Transcribe every entry below, character for character, answers included.
>> start Data supplied
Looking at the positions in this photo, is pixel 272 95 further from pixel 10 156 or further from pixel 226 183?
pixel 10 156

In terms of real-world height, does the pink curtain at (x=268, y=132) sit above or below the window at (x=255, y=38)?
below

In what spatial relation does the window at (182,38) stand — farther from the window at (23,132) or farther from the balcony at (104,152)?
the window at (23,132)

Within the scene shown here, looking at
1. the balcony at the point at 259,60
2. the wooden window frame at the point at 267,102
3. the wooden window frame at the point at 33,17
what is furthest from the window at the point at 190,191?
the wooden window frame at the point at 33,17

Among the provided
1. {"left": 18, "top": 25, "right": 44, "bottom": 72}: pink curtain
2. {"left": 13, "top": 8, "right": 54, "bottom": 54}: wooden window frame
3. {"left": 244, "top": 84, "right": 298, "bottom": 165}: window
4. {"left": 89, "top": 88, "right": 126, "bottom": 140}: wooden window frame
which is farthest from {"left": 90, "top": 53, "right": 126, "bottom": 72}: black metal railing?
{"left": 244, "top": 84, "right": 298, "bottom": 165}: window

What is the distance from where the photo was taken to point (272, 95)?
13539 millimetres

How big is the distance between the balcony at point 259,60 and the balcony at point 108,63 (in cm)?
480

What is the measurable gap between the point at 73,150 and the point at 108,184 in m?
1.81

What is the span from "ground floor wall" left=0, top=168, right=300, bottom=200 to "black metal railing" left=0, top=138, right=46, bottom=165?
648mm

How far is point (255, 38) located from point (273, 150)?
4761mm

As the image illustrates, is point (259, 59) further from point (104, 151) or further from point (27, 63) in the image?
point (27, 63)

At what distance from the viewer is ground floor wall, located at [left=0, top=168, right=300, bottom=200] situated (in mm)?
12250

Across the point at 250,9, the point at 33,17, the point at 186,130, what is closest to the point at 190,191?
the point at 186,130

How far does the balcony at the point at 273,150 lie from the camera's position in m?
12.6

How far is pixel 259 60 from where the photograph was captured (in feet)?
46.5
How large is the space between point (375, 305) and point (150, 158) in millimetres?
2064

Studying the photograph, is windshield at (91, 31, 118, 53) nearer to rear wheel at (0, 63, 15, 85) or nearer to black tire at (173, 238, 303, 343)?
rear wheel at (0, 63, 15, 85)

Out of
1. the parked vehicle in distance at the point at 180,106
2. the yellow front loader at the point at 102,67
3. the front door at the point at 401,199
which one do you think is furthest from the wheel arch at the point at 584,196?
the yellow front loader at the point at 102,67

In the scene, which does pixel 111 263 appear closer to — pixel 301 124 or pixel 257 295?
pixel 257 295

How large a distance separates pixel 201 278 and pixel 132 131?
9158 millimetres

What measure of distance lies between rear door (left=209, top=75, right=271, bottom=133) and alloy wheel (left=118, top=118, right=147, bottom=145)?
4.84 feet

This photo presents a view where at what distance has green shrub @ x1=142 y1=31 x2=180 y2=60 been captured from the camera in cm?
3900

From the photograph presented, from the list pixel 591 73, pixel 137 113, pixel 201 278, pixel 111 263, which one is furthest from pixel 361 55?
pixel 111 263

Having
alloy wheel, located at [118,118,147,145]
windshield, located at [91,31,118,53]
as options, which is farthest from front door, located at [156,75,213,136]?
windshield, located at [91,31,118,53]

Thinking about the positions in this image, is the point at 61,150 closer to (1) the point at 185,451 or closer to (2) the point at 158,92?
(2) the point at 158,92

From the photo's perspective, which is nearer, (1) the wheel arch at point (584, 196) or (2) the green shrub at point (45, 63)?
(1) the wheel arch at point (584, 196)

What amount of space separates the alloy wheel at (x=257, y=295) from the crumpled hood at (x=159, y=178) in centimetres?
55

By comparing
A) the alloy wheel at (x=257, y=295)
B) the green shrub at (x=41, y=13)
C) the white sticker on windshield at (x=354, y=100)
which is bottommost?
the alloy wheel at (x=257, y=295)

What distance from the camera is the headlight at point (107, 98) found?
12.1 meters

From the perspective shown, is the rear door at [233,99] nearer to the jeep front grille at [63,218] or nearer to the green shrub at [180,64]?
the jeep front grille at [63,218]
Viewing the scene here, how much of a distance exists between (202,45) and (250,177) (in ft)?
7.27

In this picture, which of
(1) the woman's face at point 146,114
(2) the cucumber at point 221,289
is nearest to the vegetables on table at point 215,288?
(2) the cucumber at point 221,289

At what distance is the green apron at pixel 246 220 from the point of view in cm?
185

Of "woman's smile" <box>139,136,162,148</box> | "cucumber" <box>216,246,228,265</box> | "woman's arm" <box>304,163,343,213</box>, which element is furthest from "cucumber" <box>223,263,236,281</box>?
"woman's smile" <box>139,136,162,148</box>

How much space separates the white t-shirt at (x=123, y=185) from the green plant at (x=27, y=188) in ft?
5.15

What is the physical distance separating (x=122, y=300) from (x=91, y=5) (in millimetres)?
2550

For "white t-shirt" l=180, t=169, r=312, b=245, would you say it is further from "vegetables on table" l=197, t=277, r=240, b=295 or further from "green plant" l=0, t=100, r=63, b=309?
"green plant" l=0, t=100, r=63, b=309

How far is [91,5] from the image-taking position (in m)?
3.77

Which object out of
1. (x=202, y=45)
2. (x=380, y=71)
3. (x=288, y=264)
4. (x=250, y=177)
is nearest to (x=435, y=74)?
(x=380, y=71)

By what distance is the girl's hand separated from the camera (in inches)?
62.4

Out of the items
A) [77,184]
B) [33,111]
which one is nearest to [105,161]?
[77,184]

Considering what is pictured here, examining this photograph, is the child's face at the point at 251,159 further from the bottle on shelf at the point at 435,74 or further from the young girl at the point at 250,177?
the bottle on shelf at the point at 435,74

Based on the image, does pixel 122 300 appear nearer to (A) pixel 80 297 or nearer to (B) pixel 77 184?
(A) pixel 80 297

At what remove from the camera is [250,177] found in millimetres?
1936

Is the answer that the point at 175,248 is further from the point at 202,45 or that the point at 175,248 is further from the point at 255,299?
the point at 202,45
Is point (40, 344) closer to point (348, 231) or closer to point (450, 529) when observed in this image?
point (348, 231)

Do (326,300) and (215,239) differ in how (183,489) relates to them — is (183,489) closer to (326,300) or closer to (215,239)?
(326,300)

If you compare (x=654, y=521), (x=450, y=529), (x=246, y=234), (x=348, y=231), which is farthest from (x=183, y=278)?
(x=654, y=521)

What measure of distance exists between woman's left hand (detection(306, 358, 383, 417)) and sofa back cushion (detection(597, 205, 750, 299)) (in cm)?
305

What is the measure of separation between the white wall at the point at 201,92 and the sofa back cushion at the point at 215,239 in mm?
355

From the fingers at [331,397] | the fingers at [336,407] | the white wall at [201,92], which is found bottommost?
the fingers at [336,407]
>> end Data supplied
= Result of the task =
Looking at the positions in this photo, is pixel 272 95 further from pixel 10 156 or further from pixel 226 183?
pixel 10 156

In terms of real-world height, does the pink curtain at (x=268, y=132) sit above or below the window at (x=255, y=38)?
below

In what spatial relation does the window at (182,38) stand — farther from the window at (23,132) or farther from the balcony at (104,152)?
the window at (23,132)

Within the scene shown here, looking at
1. the balcony at the point at 259,60
2. the wooden window frame at the point at 267,102
3. the wooden window frame at the point at 33,17
what is furthest from the window at the point at 190,191?
the wooden window frame at the point at 33,17

Among the provided
1. {"left": 18, "top": 25, "right": 44, "bottom": 72}: pink curtain
2. {"left": 13, "top": 8, "right": 54, "bottom": 54}: wooden window frame
3. {"left": 244, "top": 84, "right": 298, "bottom": 165}: window
4. {"left": 89, "top": 88, "right": 126, "bottom": 140}: wooden window frame
which is farthest from {"left": 90, "top": 53, "right": 126, "bottom": 72}: black metal railing?
{"left": 244, "top": 84, "right": 298, "bottom": 165}: window

What is the distance from where the photo was taken to point (272, 95)?
13539 millimetres

How big is the distance between the balcony at point 259,60 and the balcony at point 108,63 (in cm)?
480

What is the measurable gap between the point at 73,150 and the point at 108,184 in m?
1.81

What is the span from "ground floor wall" left=0, top=168, right=300, bottom=200 to "black metal railing" left=0, top=138, right=46, bottom=165?
648mm

How far is point (255, 38) located from point (273, 150)?
4761mm

As the image illustrates, is point (259, 59) further from point (104, 151) or further from point (27, 63) in the image?
point (27, 63)

At what distance from the viewer is ground floor wall, located at [left=0, top=168, right=300, bottom=200] situated (in mm)?
12250

Across the point at 250,9, the point at 33,17, the point at 186,130, what is closest to the point at 190,191?
the point at 186,130

How far does the balcony at the point at 273,150 lie from the camera's position in m?
12.6

How far is pixel 259 60 from where the photograph was captured (in feet)?
46.5
How large is the space between point (375, 305) and point (150, 158) in millimetres?
2064

Studying the photograph, is windshield at (91, 31, 118, 53) nearer to rear wheel at (0, 63, 15, 85) or nearer to black tire at (173, 238, 303, 343)?
rear wheel at (0, 63, 15, 85)

Out of
1. the parked vehicle in distance at the point at 180,106
2. the yellow front loader at the point at 102,67
3. the front door at the point at 401,199
which one do you think is furthest from the wheel arch at the point at 584,196?
the yellow front loader at the point at 102,67

In the scene, which does pixel 111 263 appear closer to — pixel 301 124 or pixel 257 295?
pixel 257 295

How large a distance separates pixel 201 278 and pixel 132 131?
9158 millimetres

What measure of distance lies between rear door (left=209, top=75, right=271, bottom=133) and alloy wheel (left=118, top=118, right=147, bottom=145)?
4.84 feet

This photo presents a view where at what distance has green shrub @ x1=142 y1=31 x2=180 y2=60 been captured from the camera in cm?
3900

From the photograph presented, from the list pixel 591 73, pixel 137 113, pixel 201 278, pixel 111 263, which one is furthest from pixel 361 55?
pixel 111 263

Having
alloy wheel, located at [118,118,147,145]
windshield, located at [91,31,118,53]
as options, which is farthest from front door, located at [156,75,213,136]?
windshield, located at [91,31,118,53]

Thinking about the positions in this image, is the point at 61,150 closer to (1) the point at 185,451 or closer to (2) the point at 158,92?
(2) the point at 158,92

From the photo's perspective, which is nearer, (1) the wheel arch at point (584, 196) or (2) the green shrub at point (45, 63)?
(1) the wheel arch at point (584, 196)

What amount of space separates the alloy wheel at (x=257, y=295) from the crumpled hood at (x=159, y=178) in centimetres?
55

By comparing
A) the alloy wheel at (x=257, y=295)
B) the green shrub at (x=41, y=13)
C) the white sticker on windshield at (x=354, y=100)
which is bottommost?
the alloy wheel at (x=257, y=295)

What distance from the camera is the headlight at point (107, 98) found?
12.1 meters

From the perspective shown, is the rear door at [233,99] nearer to the jeep front grille at [63,218] or nearer to the green shrub at [180,64]?
the jeep front grille at [63,218]
Viewing the scene here, how much of a distance exists between (202,45) and (250,177) (in ft)?
7.27

In this picture, which of
(1) the woman's face at point 146,114
(2) the cucumber at point 221,289
is nearest to the vegetables on table at point 215,288?
(2) the cucumber at point 221,289

At what distance is the green apron at pixel 246 220 from the point of view in cm?
185

Of "woman's smile" <box>139,136,162,148</box> | "cucumber" <box>216,246,228,265</box> | "woman's arm" <box>304,163,343,213</box>, which element is furthest from "cucumber" <box>223,263,236,281</box>?
"woman's smile" <box>139,136,162,148</box>

How much space separates the white t-shirt at (x=123, y=185) from the green plant at (x=27, y=188) in ft?
5.15

What is the physical distance separating (x=122, y=300) from (x=91, y=5) (in millimetres)?
2550

For "white t-shirt" l=180, t=169, r=312, b=245, would you say it is further from "vegetables on table" l=197, t=277, r=240, b=295 or further from "green plant" l=0, t=100, r=63, b=309?
"green plant" l=0, t=100, r=63, b=309

How far is [91,5] from the image-taking position (in m)?
3.77

Which object out of
1. (x=202, y=45)
2. (x=380, y=71)
3. (x=288, y=264)
4. (x=250, y=177)
is nearest to (x=435, y=74)?
(x=380, y=71)

By what distance is the girl's hand separated from the camera (in inches)?
62.4

Out of the items
A) [77,184]
B) [33,111]
which one is nearest to [105,161]?
[77,184]

Considering what is pictured here, examining this photograph, is the child's face at the point at 251,159 further from the bottle on shelf at the point at 435,74 or further from the young girl at the point at 250,177?
the bottle on shelf at the point at 435,74

Based on the image, does pixel 122 300 appear nearer to (A) pixel 80 297 or nearer to (B) pixel 77 184?
(A) pixel 80 297

At what remove from the camera is [250,177] found in millimetres?
1936

Is the answer that the point at 175,248 is further from the point at 202,45 or that the point at 175,248 is further from the point at 255,299?
the point at 202,45
Is point (40, 344) closer to point (348, 231) or closer to point (450, 529) when observed in this image?
point (348, 231)

Do (326,300) and (215,239) differ in how (183,489) relates to them — is (183,489) closer to (326,300) or closer to (215,239)?
(326,300)

If you compare (x=654, y=521), (x=450, y=529), (x=246, y=234), (x=348, y=231), which is farthest from (x=183, y=278)?
(x=654, y=521)

What measure of distance exists between woman's left hand (detection(306, 358, 383, 417)) and sofa back cushion (detection(597, 205, 750, 299)) (in cm)?
305

What is the measure of separation between the white wall at the point at 201,92 and the sofa back cushion at the point at 215,239 in mm?
355

From the fingers at [331,397] | the fingers at [336,407] | the white wall at [201,92], which is found bottommost?
the fingers at [336,407]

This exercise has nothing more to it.